» **WORK INSTRUCTION 1**
In the passage on healing from PTSD with EMDR, when did the writer recognize having done their best as a child?
» **WORK INSTRUCTION 2**
From the passage on healing from PTSD with EMDR, print the part that begins at the words "Doing my Best!" and stops after "day I am doing the best that I can.".
» **WORK INSTRUCTION 3**
Carry on the passage about healing from PTSD with EMDR, picking up after its last sentence.

Doing my Best! Healing from PTSD with EMDR

I am doing the best that I can.  I have to remind myself daily of that truth and sometimes frequently within a day.  As a child there were always expectations to do more and be more – be more adult.  I did the best that I could then even though I wouldn’t recognize that truth until the end of an EMDR Session.  Doing my best doesn’t mean I am free from triggers or PTSD symptoms or emotions.  It means for that moment, for that day I am doing the best that I can.

Many people who have the experience of abuse in their background have challenges knowing what their best is.  There always seems to be a feeling of falling short.  You look towards the external to provide clues – the little child inside of you asking “am I good enough”, “is it good enough” begging for someone to say YES and unless or until that answer comes, you work harder and harder feeling that it isn’t enough because the outside has not validated that truth.  You beat yourself up for not giving enough.  You tell yourself you can do better because that is the programming of the past.  As you fall asleep you recount your failures rather than your successes.

So how would I know that is what you are feeling?  I am psychic!!  Perhaps but the honest truth (as if there could be a dishonest truth) is I’ve spent many a night feeling that.  Although so much better, I do have my moments when I struggle with feeling as if I am doing my best.  When I go there, I have learned to say “I am doing my best” for that moment and for that day.

» **SUPPLIED ENTRIES**
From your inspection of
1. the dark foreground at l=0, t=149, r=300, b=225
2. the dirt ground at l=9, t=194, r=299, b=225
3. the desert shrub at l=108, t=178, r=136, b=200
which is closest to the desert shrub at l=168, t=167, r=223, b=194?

» **RESPONSE AREA 1**
At the end of an EMDR session.

» **RESPONSE AREA 2**
Doing my Best! Healing from PTSD with EMDR

I am doing the best that I can.  I have to remind myself daily of that truth and sometimes frequently within a day.  As a child there were always expectations to do more and be more – be more adult.  I did the best that I could then even though I wouldn’t recognize that truth until the end of an EMDR Session.  Doing my best doesn’t mean I am free from triggers or PTSD symptoms or emotions.  It means for that moment, for that day I am doing the best that I can.

» **RESPONSE AREA 3**
You see, when you look towards the external whether it is your spouse, your partner, your child, your boss, your church, your co-workers, you will find their own measure of success which has nothing to do with you.  Their best is not your best and your best is not their best.  That is always how it is because we are all on our own journey.     When you depend on the external to define your best, you are putting yourself in their care and things change, they change.  They may walk out of your life, they may have a bad day and take it out on you, or you may leave.  If that happens, you are back to ground zero because you’ve allowed them to define you.   In addition, if they say you are good enough and it is your best, you feel good about you and if they say you are not good enough or call you a loser then that becomes your experience.  The truth is you are far more than how other people define you.

As abused children it is normal for us to look to the external for justification.  Part of our healing means taking responsibility for our experience and for our perceptions of ourselves.  That isn’t so easy because it is the opposite of what we’ve been taught.   As abused children, we never knew when the “hammer” would fall so there was no internal measurement of good.  Knowing we did our best and are doing our best today has a deep connection to feeling worthy and valuable.  People who feel worthy and valuable do not look inside and wonder if they are good enough or their job is good enough – it just is.  And if perchance it isn’t, they accept that about themselves and they do better the next time.

We need to remind our little selves that they did the best they could with what they had to deal with.  It is not normal for a little child to be sexualized, physically abused and emotionally abused.  It is not normal for a child to be rejected and abandoned by their parents.  The child did not cause the abuse.  It was clearly a choice of the parents and it was their failure rather than your failure.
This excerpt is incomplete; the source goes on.